/Karelia-Project

Primary LanguageJupyter NotebookApache License 2.0Apache-2.0

Karelia-Project

Idea of this Karelian project was to perform zero-shot information retrival on stories about Karelian people. Stories are based on books "Siirtokarjalaisten tie" and there is University of Helsinki database called "Learning-from-our-past". Altho the database includes a lot of data about these people we where intrested in the source texts. Our task was to differentiate social organizations as well as hobbies for primary person (the one being interviewed) and spouse respectively.

Stories are each different and they hold consist pattern in the beginning, but lack that in the ladder aspect where hobbies and social organizations are discussed. Husband or wife can both be interviewed. This lack of consistant pattern raises the challenge why we decided to utilize LLMs for this task. Because the text actually needs to be read in order to understand which hobbie or organization belong to whom, since it is not always clear by names, or other keywords, when the narrative changes. There is total of 89,339 of source texts to process. For this size of dataset we decided it is worth it to pay GPT-4 which performs substantially better than any other model to this day.

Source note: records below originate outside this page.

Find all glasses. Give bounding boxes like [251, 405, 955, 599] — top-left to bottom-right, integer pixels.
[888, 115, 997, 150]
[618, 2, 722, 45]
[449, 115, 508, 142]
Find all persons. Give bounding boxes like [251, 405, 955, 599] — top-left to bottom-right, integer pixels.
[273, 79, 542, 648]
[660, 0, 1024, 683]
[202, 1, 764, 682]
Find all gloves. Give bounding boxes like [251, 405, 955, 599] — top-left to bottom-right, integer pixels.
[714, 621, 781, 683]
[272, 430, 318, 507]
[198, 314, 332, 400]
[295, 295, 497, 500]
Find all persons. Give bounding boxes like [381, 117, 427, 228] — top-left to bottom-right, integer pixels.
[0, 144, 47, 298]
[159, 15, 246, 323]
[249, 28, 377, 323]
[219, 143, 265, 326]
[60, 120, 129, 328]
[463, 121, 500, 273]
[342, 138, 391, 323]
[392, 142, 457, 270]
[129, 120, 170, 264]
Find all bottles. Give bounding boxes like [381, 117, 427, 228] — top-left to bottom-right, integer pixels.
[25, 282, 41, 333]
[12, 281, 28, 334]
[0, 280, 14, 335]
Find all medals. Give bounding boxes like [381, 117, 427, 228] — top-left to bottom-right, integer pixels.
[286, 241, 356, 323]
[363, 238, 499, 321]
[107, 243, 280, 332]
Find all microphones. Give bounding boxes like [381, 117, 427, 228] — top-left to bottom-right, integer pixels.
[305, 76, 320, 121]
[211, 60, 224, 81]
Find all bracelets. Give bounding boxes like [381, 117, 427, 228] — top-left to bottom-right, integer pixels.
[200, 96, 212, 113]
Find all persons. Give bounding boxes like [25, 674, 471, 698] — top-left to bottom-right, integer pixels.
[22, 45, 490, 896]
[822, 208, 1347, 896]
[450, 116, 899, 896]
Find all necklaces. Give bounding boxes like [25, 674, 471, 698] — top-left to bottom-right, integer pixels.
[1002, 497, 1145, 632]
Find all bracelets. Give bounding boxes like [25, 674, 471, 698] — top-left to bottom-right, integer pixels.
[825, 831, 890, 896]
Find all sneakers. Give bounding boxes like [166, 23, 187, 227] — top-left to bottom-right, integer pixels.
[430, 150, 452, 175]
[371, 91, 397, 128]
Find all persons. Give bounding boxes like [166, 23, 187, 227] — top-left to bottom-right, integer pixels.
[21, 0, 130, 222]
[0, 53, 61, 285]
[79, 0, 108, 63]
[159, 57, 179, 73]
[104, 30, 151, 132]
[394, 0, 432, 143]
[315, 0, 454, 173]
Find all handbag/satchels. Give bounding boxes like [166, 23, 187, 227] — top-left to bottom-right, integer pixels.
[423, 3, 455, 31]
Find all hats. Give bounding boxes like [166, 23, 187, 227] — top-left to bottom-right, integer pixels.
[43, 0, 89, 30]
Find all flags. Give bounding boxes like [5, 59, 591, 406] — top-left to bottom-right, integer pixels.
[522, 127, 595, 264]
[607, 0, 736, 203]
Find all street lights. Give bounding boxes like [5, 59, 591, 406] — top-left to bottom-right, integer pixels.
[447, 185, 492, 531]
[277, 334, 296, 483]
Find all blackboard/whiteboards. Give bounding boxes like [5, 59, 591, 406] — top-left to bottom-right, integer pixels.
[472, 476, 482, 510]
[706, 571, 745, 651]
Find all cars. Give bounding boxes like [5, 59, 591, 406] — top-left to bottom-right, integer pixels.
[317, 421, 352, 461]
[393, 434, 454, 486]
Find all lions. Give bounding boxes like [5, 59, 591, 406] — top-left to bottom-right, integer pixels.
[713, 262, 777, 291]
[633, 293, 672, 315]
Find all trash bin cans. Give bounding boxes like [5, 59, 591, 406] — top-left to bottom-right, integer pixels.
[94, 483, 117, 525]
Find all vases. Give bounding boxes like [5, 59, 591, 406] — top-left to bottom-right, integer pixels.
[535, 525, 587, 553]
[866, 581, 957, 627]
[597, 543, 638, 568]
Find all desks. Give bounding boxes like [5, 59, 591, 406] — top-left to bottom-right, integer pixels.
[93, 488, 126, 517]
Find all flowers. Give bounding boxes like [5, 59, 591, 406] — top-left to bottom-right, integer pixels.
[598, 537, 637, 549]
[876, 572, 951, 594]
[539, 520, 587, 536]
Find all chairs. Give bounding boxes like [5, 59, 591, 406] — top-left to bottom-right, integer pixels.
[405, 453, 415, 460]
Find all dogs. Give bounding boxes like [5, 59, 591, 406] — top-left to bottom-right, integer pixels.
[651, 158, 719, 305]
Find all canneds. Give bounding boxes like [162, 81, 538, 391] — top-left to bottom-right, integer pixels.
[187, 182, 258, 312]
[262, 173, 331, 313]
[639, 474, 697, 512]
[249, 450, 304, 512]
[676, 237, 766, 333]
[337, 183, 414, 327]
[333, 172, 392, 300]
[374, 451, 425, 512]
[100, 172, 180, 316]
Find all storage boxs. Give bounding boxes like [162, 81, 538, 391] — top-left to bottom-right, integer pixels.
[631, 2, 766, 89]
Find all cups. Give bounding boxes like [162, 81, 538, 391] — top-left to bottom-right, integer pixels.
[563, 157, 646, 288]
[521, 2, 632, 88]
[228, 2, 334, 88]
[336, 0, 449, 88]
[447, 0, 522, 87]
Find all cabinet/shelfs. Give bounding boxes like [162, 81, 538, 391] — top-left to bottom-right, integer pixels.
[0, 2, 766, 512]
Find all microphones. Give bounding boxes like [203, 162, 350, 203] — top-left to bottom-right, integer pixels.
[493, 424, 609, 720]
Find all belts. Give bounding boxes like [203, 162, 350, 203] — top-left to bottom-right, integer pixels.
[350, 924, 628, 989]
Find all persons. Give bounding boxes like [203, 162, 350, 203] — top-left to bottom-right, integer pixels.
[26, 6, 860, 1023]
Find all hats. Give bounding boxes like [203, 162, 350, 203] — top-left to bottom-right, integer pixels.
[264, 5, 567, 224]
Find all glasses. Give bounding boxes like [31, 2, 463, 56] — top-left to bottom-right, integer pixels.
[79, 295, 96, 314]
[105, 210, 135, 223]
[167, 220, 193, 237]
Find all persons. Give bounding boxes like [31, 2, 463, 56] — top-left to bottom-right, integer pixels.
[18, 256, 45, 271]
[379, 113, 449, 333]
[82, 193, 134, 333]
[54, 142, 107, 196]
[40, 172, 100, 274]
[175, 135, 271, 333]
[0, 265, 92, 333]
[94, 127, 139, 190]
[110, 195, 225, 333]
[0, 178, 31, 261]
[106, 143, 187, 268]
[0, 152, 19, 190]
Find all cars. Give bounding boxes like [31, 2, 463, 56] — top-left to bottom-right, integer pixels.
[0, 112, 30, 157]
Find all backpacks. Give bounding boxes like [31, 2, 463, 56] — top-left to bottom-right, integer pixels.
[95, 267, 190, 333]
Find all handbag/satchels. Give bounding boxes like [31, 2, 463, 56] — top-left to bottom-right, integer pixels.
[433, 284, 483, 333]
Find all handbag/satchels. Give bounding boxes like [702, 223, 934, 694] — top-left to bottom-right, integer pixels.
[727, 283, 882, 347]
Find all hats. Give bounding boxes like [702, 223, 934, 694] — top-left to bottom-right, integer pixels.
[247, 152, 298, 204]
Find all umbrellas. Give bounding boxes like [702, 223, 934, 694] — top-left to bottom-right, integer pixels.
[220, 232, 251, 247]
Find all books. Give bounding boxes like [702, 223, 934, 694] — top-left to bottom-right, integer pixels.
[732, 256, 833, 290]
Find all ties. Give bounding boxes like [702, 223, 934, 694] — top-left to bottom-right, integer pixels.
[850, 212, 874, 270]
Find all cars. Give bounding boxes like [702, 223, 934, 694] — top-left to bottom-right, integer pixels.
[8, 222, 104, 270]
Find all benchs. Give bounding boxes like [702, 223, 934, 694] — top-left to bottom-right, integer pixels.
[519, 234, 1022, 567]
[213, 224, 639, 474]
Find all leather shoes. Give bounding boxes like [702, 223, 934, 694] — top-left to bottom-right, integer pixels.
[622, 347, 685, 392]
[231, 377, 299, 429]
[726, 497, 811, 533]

It is worth to mention that while GPT-4s performance ecceeds our expectations with a whopping F score "0.96". We still managed to train a NER-tagger based on Fin-BERT utilizing this GPT-4 data. This NER method gave us F score of "0.91" already with "~6000" data samples. Altho this seemed to be the ceiling for this method. Larger training sets didn't give us better results.

***Disclaimer: Numbers presented here are not yet verified ***

API

  • Includes our scripts for GPT-4 data processing. As well as script for running Llama-2-70B-Chat

Sample of our annotated data is in format like this.

{ "index": 2, "primary_person_name": "TOIVO RAVANTTI", "primary_person_id": "siirtokarjalaiset_2_17390P", "spouse_name": "Aino Inkeri Luukka", "spouse_id": "siirtokarjalaiset_2_17390S_1", "source_text": "toim.johtaja, synt. 22. 6. -29 Antreassa. Puol. Aino Inkeri o.s. Luukka, liikeapul., synt. 28. 9. -29 Uudellakirkolla. Lapset: Jukka Tapani -58 Riihimäki, Jarmo Juhani 59 Riihimäki, Jari Olavi -62 Loppi. Asuinp. Karjalassa: Antrea, Kaltove-denmaankylä 39, 42—44. Muut asuinp : Tammela -42, Ikaalinen 44—, Janakkala, Loppi, Sajaniemi 47—54, Loppi, Pilpala 54—58, Riihimäki, Loppi kk. 60—. Toivo Ravantti asuu perheineen omakotitalossaan. Toim.johtaja Ravantti on jäsenenä Lopen Karjalaiset ry.ssä. verolautakunnassa ja Sajaniemen Hirviveikot ry:ssä. Hänen harrastuksenaan on metsästys ja kalastus. Rouva kuuluu jäsenenä Lopen Karjalaiset ry:een ja toimii Lopen Kuparsaaren Marttojen sihteerinä. Hänen harrastuksenaan ovat käsityöt ja puutarhanhoito.", "person_hobbies": "metsästys, kalastus", "person_social_orgs": "Lopen Karjalaiset ry, verolautakunta, Sajaniemien hirviveikot ry", "spouse_hobbies": "käsityöt, puutarhanhoito", "spouse_social_orgs": "Lopen Karjalaiset ry, Lopen Kuparsaaren Martat" }

Name Entity Recognition

  • Here are the methods that takes GPT-4 results and searches a match from the original source text utilising Levenshtein distance. When the match is found these tokens are then labeled to corresponding categories. P-HOB, P-ORG, S-HOB, S-ORG or 'o' for outside.

  • After this process we use this data to train NER-tagger.

Data Scripts

  • Here we have miccelaneous scripts utilised to process the data from one to another.